What is expected: Everything from the line that holds "New Zealand, site MAS_A1_1_42." through the end of the data below should be output exactly, both ends included.

---------------

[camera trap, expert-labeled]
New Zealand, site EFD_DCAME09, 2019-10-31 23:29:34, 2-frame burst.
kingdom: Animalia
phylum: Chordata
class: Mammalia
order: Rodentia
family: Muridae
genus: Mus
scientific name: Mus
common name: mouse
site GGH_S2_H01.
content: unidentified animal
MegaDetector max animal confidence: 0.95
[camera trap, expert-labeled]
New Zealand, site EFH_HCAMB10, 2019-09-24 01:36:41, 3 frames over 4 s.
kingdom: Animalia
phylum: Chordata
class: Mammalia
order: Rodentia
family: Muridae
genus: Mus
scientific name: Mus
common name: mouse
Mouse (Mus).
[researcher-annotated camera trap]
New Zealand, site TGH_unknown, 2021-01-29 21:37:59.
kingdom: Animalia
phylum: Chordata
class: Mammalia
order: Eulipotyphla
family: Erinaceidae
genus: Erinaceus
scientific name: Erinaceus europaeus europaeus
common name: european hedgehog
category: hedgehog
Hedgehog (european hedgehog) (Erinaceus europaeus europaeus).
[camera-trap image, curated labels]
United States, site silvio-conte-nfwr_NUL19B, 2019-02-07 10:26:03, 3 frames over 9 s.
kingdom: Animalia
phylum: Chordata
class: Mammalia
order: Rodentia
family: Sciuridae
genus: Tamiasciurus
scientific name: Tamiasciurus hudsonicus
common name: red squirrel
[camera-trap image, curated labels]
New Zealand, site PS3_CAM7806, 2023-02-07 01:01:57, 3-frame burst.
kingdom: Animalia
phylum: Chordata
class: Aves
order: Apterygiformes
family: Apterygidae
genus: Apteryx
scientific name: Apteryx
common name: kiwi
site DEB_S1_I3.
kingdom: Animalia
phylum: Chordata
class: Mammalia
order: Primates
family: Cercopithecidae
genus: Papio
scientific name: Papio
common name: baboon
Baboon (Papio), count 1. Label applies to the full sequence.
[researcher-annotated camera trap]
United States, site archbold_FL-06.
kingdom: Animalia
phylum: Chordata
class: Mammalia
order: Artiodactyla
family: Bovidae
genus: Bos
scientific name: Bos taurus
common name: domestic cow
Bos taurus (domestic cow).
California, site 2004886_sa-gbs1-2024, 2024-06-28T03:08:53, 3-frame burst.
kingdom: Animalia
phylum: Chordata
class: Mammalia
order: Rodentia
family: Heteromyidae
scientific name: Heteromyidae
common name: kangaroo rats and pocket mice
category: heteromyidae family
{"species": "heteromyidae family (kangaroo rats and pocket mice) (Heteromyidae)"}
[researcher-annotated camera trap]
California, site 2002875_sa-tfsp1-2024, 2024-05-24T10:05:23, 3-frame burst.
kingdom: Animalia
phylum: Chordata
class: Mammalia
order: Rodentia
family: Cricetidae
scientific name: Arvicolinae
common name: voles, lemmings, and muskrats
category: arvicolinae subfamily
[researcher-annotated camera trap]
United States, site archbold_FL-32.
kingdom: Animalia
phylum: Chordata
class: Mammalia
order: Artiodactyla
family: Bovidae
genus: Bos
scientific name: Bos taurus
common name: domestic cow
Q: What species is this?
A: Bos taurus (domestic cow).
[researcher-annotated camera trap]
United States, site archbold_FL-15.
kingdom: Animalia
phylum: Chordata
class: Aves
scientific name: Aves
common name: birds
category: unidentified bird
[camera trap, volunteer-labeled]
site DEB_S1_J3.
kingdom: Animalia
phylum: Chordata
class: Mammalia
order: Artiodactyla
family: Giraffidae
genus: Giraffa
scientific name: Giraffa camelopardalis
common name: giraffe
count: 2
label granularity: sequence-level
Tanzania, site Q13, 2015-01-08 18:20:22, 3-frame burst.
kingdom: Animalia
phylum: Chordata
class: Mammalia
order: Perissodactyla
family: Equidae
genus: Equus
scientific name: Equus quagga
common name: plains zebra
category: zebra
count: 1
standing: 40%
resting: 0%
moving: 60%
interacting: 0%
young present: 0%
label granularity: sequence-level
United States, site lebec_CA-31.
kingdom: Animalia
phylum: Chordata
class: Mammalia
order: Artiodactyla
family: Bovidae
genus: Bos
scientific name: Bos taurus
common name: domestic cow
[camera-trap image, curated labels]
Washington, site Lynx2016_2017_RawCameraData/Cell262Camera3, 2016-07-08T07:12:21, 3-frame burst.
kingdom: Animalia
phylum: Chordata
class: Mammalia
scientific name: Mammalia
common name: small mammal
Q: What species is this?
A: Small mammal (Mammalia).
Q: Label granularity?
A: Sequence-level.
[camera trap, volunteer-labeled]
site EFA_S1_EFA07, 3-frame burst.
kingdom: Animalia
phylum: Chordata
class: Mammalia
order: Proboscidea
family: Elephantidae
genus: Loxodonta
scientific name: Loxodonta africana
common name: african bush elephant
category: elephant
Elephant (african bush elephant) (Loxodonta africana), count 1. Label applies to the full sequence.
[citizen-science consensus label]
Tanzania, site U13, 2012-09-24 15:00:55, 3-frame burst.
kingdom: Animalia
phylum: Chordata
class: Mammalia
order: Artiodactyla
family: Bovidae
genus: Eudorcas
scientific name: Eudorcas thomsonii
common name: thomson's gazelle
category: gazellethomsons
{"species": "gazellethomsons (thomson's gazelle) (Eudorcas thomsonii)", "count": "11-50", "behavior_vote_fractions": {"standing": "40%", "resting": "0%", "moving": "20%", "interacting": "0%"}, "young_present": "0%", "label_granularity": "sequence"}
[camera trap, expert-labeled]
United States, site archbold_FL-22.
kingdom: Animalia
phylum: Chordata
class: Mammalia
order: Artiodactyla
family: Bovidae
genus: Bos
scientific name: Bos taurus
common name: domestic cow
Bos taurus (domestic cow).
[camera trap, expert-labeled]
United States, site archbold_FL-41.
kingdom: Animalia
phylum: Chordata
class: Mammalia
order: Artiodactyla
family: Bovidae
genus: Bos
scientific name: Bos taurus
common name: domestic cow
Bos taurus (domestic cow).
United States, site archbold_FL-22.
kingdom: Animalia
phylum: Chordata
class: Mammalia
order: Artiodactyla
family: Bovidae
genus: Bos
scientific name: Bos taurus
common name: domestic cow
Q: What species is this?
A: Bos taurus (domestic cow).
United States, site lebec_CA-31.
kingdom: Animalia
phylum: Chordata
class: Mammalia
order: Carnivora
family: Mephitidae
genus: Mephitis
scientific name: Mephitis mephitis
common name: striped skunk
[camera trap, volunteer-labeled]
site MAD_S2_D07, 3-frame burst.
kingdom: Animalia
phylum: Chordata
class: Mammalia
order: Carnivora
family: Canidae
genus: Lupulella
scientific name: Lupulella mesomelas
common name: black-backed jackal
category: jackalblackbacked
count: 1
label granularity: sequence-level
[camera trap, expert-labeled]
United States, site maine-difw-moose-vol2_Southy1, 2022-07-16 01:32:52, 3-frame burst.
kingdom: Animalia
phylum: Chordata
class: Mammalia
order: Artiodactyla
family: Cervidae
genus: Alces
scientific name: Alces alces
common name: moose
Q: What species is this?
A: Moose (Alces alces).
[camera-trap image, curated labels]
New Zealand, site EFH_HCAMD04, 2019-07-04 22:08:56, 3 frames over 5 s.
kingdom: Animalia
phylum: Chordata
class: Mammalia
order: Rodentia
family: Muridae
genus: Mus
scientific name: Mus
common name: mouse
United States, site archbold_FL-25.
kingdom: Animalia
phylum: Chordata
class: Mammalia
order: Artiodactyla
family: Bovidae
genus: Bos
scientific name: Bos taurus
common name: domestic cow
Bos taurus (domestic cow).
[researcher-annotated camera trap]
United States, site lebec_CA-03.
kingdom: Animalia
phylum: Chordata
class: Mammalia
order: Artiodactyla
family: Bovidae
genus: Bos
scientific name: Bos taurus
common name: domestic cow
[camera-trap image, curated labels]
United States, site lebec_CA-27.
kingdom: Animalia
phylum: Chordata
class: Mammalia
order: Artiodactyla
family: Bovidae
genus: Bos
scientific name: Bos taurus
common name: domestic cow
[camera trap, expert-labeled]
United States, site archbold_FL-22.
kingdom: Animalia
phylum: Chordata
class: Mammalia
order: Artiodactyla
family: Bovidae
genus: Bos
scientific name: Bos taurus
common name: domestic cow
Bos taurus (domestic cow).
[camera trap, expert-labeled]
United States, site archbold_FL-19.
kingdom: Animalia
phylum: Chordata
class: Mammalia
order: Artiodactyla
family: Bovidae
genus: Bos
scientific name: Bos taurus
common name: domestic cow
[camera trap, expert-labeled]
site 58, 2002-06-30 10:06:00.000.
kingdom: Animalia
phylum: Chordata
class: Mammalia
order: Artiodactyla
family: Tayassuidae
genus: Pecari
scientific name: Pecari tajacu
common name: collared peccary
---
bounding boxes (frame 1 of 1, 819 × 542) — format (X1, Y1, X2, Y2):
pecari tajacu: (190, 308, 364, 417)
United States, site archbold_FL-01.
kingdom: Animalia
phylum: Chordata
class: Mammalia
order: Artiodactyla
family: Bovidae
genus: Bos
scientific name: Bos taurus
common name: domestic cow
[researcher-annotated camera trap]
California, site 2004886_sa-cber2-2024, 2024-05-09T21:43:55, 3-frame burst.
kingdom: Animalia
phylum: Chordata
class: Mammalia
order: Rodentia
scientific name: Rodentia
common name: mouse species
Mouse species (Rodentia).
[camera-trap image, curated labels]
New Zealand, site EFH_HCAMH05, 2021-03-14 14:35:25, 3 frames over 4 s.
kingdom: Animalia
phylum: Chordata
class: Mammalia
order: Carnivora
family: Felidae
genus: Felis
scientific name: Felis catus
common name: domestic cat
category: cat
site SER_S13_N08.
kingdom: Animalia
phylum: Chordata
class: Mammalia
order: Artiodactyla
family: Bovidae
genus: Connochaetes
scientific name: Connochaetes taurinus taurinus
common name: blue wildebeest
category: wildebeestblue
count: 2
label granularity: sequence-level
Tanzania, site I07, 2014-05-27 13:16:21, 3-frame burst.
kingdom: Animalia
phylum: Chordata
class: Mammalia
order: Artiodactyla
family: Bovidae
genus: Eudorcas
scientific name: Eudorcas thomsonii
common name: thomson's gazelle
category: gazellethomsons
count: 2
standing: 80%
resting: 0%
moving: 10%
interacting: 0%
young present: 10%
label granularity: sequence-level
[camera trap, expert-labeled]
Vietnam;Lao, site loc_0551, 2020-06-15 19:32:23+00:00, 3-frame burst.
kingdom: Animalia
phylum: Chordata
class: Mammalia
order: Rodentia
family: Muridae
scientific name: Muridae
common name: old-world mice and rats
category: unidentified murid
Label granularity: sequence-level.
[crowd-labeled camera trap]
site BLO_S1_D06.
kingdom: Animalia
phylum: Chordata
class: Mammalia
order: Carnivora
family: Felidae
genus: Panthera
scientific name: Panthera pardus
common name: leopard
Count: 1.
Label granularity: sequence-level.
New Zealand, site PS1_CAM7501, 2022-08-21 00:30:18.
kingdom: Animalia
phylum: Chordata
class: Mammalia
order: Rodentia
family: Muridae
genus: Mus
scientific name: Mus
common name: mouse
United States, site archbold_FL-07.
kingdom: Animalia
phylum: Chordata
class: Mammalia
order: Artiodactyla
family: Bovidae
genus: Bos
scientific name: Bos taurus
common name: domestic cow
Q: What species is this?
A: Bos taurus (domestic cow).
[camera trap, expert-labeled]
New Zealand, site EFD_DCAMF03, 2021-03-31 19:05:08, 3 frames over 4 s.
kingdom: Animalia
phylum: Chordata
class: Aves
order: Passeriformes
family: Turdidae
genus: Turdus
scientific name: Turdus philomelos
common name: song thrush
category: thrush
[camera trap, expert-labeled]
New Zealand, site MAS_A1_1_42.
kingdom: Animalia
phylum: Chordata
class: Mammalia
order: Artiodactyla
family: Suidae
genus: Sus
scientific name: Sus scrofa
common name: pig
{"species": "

---------------

Solution below:
New Zealand, site MAS_A1_1_42.
kingdom: Animalia
phylum: Chordata
class: Mammalia
order: Artiodactyla
family: Suidae
genus: Sus
scientific name: Sus scrofa
common name: pig
{"species": "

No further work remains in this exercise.